EXERCISE INSTRUCTIONS =
Return each line of the material that contains the string "instances".

RAW RECORDS =

━━━━━━

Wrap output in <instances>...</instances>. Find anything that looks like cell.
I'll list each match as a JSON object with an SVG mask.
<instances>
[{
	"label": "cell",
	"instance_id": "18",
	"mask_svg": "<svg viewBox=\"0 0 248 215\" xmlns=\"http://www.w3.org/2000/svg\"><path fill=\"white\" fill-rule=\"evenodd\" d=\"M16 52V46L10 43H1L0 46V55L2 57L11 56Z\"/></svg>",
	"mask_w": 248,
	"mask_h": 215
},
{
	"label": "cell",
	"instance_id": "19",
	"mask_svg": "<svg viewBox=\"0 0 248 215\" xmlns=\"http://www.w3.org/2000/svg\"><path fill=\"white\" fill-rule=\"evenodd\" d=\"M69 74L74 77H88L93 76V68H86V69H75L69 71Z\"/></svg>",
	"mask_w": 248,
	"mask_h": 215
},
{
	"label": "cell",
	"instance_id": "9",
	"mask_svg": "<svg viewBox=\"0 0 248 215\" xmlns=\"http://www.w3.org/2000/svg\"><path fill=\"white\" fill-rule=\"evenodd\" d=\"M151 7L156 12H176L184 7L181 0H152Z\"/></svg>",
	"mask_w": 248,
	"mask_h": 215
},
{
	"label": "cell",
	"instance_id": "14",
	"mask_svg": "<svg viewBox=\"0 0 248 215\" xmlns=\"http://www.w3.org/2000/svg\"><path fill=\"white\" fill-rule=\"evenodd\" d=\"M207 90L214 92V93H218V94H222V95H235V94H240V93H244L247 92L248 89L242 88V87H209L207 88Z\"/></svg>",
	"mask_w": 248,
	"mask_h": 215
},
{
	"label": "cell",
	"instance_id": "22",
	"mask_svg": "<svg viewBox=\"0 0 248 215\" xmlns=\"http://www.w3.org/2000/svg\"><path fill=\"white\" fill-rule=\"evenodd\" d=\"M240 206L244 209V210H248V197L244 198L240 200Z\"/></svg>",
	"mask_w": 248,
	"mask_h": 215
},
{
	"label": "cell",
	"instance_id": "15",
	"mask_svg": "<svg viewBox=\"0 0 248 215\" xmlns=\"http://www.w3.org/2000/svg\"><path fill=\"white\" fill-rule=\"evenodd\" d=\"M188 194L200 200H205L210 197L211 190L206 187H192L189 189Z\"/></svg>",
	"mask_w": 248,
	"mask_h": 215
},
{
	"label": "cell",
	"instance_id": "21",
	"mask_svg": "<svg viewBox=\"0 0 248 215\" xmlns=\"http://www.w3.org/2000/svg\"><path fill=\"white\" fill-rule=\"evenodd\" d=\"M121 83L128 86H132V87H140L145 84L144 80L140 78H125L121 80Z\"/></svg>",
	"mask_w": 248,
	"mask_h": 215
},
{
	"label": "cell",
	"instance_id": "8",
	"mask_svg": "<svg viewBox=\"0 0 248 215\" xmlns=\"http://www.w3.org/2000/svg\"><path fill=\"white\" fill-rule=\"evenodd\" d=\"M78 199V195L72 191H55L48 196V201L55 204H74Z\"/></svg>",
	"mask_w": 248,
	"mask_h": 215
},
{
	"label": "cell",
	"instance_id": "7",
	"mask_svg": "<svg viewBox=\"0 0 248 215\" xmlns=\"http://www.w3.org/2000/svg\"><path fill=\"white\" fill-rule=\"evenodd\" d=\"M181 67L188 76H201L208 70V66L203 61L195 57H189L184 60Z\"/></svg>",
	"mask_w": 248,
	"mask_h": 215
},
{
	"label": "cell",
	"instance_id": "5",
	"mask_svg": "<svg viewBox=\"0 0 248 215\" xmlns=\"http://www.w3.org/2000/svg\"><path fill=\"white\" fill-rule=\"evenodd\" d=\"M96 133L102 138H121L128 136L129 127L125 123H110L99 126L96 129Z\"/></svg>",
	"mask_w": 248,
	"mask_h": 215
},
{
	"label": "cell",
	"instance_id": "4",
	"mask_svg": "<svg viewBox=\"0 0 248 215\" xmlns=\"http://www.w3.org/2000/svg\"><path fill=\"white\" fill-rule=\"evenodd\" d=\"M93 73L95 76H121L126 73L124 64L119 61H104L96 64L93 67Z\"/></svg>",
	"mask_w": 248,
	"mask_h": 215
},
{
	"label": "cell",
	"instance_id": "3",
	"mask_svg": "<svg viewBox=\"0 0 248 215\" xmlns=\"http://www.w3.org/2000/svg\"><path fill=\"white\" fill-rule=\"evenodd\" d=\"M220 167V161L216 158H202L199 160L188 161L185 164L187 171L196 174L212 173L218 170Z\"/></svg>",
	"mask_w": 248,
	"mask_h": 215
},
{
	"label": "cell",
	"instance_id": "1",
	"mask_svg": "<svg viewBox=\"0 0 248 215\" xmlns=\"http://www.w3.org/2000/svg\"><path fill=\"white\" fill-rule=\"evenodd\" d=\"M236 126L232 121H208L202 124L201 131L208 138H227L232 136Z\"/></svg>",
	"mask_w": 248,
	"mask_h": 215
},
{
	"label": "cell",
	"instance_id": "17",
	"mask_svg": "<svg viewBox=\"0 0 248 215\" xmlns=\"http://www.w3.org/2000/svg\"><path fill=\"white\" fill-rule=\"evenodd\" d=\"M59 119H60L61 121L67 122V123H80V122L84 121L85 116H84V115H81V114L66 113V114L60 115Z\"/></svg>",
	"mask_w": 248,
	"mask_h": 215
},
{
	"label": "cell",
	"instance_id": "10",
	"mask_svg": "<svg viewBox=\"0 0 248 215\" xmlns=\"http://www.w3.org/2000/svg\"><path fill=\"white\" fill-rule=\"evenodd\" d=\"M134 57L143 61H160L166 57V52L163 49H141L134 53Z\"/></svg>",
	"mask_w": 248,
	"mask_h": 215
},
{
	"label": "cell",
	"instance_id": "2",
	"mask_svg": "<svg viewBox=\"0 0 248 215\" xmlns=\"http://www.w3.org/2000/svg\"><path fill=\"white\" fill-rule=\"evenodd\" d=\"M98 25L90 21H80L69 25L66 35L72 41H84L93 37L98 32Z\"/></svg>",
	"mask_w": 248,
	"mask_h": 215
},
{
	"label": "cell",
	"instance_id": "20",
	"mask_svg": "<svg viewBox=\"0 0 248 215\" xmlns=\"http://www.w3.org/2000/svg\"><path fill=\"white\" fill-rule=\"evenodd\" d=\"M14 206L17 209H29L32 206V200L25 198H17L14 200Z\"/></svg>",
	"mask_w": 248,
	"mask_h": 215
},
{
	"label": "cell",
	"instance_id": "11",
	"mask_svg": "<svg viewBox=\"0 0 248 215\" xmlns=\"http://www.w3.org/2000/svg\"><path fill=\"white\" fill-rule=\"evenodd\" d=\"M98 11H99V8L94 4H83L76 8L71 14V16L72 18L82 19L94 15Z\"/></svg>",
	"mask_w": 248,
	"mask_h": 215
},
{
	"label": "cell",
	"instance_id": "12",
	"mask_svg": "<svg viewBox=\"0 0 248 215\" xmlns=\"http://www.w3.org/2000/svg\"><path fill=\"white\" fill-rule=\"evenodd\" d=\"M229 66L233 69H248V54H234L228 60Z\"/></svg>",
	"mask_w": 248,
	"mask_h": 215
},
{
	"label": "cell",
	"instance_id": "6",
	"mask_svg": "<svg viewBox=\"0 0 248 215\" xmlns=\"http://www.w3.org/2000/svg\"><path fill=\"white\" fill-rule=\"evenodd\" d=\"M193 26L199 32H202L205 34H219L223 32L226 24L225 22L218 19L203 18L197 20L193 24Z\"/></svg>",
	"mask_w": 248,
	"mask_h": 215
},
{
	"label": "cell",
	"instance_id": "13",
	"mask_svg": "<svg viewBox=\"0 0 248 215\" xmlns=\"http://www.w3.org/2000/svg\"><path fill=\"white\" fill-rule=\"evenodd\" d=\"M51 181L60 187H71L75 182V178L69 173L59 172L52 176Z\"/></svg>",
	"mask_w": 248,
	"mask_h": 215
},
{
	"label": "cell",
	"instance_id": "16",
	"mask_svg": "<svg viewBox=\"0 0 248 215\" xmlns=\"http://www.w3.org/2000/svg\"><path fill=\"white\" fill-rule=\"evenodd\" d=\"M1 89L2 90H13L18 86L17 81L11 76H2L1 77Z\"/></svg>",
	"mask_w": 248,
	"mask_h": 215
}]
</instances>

━━━━━━

EXERCISE OUTPUT =
Wrap output in <instances>...</instances>. Find anything that looks like cell.
<instances>
</instances>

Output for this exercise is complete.